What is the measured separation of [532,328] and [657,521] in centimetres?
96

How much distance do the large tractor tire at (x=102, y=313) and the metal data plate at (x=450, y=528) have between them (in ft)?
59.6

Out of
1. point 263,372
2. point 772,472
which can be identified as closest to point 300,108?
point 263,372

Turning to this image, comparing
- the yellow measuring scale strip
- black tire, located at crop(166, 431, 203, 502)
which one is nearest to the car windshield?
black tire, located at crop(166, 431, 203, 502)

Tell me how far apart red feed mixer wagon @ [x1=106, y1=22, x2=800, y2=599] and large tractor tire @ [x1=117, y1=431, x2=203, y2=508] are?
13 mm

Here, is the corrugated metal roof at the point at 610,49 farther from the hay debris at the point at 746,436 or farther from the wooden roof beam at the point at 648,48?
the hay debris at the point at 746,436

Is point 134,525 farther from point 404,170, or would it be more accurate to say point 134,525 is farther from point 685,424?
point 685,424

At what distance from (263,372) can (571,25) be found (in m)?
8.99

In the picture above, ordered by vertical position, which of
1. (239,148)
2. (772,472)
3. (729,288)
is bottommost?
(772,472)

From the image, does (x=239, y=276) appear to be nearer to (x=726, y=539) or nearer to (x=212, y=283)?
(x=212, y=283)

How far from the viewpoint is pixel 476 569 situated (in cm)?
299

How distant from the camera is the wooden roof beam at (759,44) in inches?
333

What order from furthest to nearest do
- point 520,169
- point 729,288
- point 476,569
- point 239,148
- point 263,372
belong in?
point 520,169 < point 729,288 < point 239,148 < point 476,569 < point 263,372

→ Directions: Reproduce the entire listing above word for word, changing nothing.

→ Solution:
What is the measured separation of [532,328] and [657,521] in centimetres?
96

How much distance do the large tractor tire at (x=102, y=313) and the metal data plate at (x=450, y=528) have between them (in ft)?
59.6

Out of
1. point 263,372
2. point 772,472
which can be identified as closest to point 300,108?
point 263,372

Turning to this image, comparing
- the yellow measuring scale strip
- black tire, located at crop(166, 431, 203, 502)
which one is nearest to the car windshield?
black tire, located at crop(166, 431, 203, 502)

Tell me how far apart red feed mixer wagon @ [x1=106, y1=22, x2=800, y2=599] and large tractor tire @ [x1=117, y1=431, x2=203, y2=508] are?
13 mm

Here, is the corrugated metal roof at the point at 610,49 farther from the hay debris at the point at 746,436 or farther from the wooden roof beam at the point at 648,48?
the hay debris at the point at 746,436

Is point 134,525 farther from point 404,170, or would it be more accurate to say point 134,525 is farther from point 685,424?
point 685,424

At what distance from (263,372) can (571,25) be found (in m)?
8.99

In the picture above, ordered by vertical position, which of
1. (239,148)
2. (772,472)
3. (729,288)
is bottommost?
(772,472)

From the image, does (x=239, y=276) appear to be nearer to (x=726, y=539) or nearer to (x=212, y=283)?
(x=212, y=283)

How far from the viewpoint is pixel 476 569 situated (in cm)?
299

How distant from the camera is the wooden roof beam at (759,44) in inches?
333

What order from furthest to nearest do
- point 520,169
- point 729,288
- point 476,569
- point 239,148
- point 263,372
belong in?
point 520,169 < point 729,288 < point 239,148 < point 476,569 < point 263,372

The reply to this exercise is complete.